◆ Travail demandé: Reprends sous forme de liste numérotée les lignes ci-dessous, de celle qui contient « Among all of » jusqu'à la dernière, toutes deux comprises, en omettant les lignes vides.

━━━━━━━━━━━━━━━━━━━━━━━━━━━━━━

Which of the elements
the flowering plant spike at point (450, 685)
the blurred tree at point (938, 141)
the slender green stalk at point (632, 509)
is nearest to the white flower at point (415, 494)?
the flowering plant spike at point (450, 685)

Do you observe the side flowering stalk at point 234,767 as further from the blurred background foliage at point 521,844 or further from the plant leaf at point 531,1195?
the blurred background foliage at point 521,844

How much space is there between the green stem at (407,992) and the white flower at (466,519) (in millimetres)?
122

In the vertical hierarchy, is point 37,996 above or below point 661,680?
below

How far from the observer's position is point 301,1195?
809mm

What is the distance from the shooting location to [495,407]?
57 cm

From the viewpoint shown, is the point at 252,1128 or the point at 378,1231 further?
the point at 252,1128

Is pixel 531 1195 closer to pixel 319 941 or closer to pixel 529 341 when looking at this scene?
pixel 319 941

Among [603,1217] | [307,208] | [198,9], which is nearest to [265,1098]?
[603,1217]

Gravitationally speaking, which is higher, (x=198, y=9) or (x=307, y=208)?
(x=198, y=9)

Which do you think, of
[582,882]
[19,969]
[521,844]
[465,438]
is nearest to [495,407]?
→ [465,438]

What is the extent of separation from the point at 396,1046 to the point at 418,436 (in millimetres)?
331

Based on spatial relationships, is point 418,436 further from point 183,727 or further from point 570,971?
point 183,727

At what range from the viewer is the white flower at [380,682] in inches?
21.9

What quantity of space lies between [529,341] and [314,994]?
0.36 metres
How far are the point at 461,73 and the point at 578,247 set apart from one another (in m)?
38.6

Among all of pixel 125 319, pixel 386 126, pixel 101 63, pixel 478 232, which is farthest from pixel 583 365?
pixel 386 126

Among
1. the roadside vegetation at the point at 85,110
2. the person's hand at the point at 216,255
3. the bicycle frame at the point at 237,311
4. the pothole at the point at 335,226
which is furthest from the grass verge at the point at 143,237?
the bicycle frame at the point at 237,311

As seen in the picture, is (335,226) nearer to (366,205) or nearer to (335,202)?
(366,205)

━━━━━━━━━━━━━━━━━━━━━━━━━━━━━━

◆ Solution proposée:
1. Among all of pixel 125 319, pixel 386 126, pixel 101 63, pixel 478 232, which is farthest from pixel 583 365?
2. pixel 386 126
3. Among
4. 1. the roadside vegetation at the point at 85,110
5. 2. the person's hand at the point at 216,255
6. 3. the bicycle frame at the point at 237,311
7. 4. the pothole at the point at 335,226
8. which is furthest from the grass verge at the point at 143,237?
9. the bicycle frame at the point at 237,311
10. As seen in the picture, is (335,226) nearer to (366,205) or nearer to (335,202)?
11. (366,205)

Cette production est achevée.